Because Mary was pregnant before her marriage was consummated, the movie shows how she would have been shunned by many and the subject of continuing widespread gossip.  Similarly, Joseph's standing in the community was severely damaged by marrying a woman who was believed to have compromised her virtue. 

At the same time, "The Nativity Story" shows them in all of their uncertainty and doubt, such as when Mary questions why God would choose her to give birth to the Messiah. 

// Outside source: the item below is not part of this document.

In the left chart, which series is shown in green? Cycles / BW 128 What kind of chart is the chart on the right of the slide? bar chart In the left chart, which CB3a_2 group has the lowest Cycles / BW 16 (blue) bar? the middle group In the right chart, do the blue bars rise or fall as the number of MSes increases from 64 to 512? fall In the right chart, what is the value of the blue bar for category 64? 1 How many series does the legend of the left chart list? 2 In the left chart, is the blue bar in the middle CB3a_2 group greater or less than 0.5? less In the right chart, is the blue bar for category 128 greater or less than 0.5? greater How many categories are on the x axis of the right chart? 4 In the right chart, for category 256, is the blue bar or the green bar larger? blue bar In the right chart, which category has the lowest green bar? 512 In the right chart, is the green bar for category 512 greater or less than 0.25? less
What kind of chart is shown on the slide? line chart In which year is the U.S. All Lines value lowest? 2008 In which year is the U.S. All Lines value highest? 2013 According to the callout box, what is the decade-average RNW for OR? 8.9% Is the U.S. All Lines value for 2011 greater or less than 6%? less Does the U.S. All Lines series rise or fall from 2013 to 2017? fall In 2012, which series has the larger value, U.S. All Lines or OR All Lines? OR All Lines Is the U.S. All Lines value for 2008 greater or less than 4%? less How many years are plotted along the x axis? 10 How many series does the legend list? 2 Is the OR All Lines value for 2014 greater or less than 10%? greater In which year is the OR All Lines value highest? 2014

"I am nothing," she says, echoing her prayer in Luke 1 when she confessed her "lowly estate" before God and acknowledged her need as a sinner of a personal Savior as she "rejoiced in God my Savior."  Yet because of her suppliant acceptance of God's calling on her life as His "maidservant," she marvels that future generations would call her "blessed" [literally, "happy"]. 

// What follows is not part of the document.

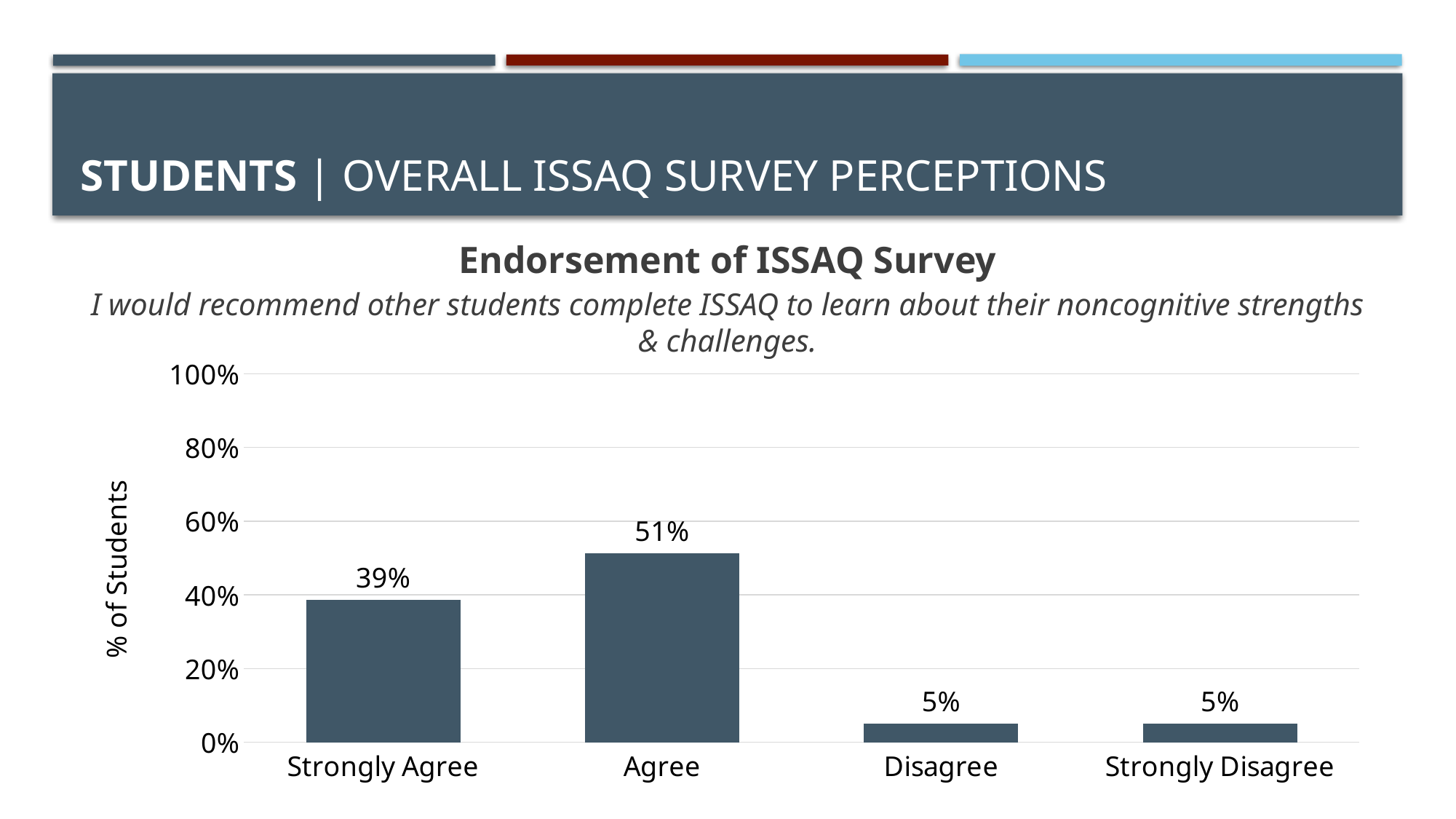
Which is larger, the value for Strongly Agree or the value for Disagree? Strongly Agree What is the title of the chart? Endorsement of ISSAQ Survey What percentage of students selected Disagree? 5% Which response category has the highest percentage of students? Agree What kind of chart is shown on the slide? Bar chart What is the combined percentage of students who selected Strongly Agree or Agree? 90% What percentage of students selected Agree? 51% How many response categories are shown on the x axis? 4 What is the difference in percentage points between Agree and Strongly Agree? 12% Is the value for Agree greater or less than 40%? greater What percentage of students selected Strongly Agree? 39% Is the value for Strongly Agree greater or less than 40%? less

As for the Three Wise Men, we don't know for sure how many wise men there were, but tradition has placed the number at three because they brought three gifts.  However, we do know that they weren't present for the birth of Christ.  By the time they arrived, Jesus was already a "young Child" (not the "babe" of Lk. 1) and living in a house (Matt. 2:8, 11). 

The film, somewhat understandably, follows tradition and places them at the manger scene in Bethlehem.  It's a humorous and ultimately very moving storyline which starts at their home in the East, where through their study of astronomy they discover that the King of all kings will be born in Israel.  So they set out on their journey to pay Him homage. 

The film's three storylines interconnect in the end at the manger scene, which the movie accurately portrays as being little more than a cave filled with animals.  As one wise man comments, the scene was an inexpressibly humble way for the glorious Son of God to enter the world. 

The wise men follow the Star to Bethlehem and worship the Child as "God in human flesh," laying before Him their gifts of gold (representing His Kingship), frankincense (a temple incense representing His role as our High Priest in heaven and as such the sole Mediator between God and men), and myrrh (an embalming ointment). 

As the third wise man lays the myrrh before Him, he explains: "For the sacrifice."  In so doing, he reveals the very purpose of and reason for the nativity.